▶ [Action item]:
Identify, in the records below, every line where the string "Build" appears, and copy each such line.

(Dataset records)
=== Section Start ===

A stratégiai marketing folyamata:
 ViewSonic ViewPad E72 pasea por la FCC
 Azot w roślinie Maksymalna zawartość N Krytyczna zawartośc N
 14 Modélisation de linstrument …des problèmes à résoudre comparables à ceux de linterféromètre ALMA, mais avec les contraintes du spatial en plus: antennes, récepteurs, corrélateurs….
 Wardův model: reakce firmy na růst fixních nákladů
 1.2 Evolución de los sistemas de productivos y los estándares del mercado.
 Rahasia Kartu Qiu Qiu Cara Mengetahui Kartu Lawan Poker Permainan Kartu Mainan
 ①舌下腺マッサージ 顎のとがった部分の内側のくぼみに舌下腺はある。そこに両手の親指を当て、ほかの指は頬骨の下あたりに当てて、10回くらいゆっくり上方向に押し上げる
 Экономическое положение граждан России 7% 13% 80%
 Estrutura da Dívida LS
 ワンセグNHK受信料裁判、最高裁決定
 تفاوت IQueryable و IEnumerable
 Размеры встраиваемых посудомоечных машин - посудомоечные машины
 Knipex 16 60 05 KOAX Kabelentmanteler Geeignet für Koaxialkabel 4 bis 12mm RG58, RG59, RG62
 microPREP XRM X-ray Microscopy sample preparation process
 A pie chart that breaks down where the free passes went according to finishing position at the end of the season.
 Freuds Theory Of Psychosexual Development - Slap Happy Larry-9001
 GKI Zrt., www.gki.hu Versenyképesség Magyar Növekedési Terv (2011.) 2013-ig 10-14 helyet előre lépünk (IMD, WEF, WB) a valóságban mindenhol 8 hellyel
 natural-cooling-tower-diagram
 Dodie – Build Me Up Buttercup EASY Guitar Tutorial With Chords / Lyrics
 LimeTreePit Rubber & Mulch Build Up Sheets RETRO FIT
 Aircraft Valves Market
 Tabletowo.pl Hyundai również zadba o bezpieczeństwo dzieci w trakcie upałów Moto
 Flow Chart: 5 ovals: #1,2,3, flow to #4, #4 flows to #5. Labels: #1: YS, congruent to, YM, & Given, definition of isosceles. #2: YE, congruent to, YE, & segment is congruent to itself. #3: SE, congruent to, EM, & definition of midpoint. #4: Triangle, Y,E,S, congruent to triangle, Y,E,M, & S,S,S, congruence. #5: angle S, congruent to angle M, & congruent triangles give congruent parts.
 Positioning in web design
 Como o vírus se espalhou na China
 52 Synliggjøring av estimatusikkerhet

=== Section End ===

▶ [Response area]:
 Dodie – Build Me Up Buttercup EASY Guitar Tutorial With Chords / Lyrics
 LimeTreePit Rubber & Mulch Build Up Sheets RETRO FIT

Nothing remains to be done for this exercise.